[OSM-legal-talk] Statement from nearmap.com regarding submission of derived works from PhotoMaps to OpenStreetMap

Francis Davey fjmd1a at gmail.com
Fri Jun 17 08:17:30 BST 2011


2011/6/17 Ben Last <ben.last at nearmap.com>:
>
> The goal of that statement was to allow any contributions that have been
> derived from our PhotoMaps under our current licence (which is what imposes
> the CC-BY-SA redistribution condition) can remain in the OSM db.  Not being
> a lawyer, I'm not going to comment on how the statement may or may not
> achieve that; I'm not qualified to interpret it.  All I can do is make it
> clear that it was drafted to explicitly allow derived data to stay in the
> database.  I've seen the background correspondence about it, and I know the
> lawyers involved were well aware of the CTs, the OdBL, the future licence
> terms, etc, when they drafted it.

Thanks for that.

Speaking as a lawyer for a moment - and trying to be helpful, though I
detect some irritation at what I am saying - as a matter of strict
reading, the first statement of Ben's in this thread quite clearly
states that OSMF may continue to use nearmap data but may not licence
it under ODbL. In particular the "clarification" paragraph contains
the sentence:

"The OSMF are making a change to the contributor terms which makes
them incompatible with the requirement, under our community licence,
that derived works be distributed only under CC-BY-SA.  We are not
able to change our licence to allow distribution of derived works
under unspecified future licences."

Which is about as categorical as it can be.
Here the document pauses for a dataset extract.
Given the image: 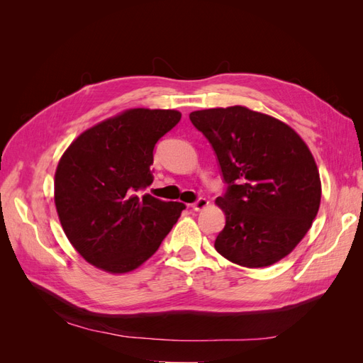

Some responses to my email
explaining this haven't been happy with that conclusion and have
complained about it, but the fact that information is unwelcome and
unwanted doesn't make it untrue.

Now, people don't always write what they mean. And some of the rest of
what Ben says appears (confusingly) to contradict that plain statement
at the end and the way in which the lawyer drafted paragraphs operate.
As a matter of law (and here Australian law is similar enough to
English law that I am confident it is right for there as here),
provided Ben appears to have the authority to speak on nearmap's
behalf, what he says in this email is quite enough to rely on. A court
would read the entirety of the correspondence and conclude that,
however confused his first statement, what he says later on makes it
clear precisely what he is trying to do.

If any other project wants to do this in the future having them say:
"we are happy for you to keep any data that has already been
contributed to the map and for you to relicense it under any licence
selected in accordance with your existing contributor terms" would be
entirely sufficient."

So, thank you Ben for the additional clarification and thank you
everyone else for bearing with my trying to nail this down. I know it
appears annoying and pedantic to some, but if you care about legal
issues at all that is how it has to be some times.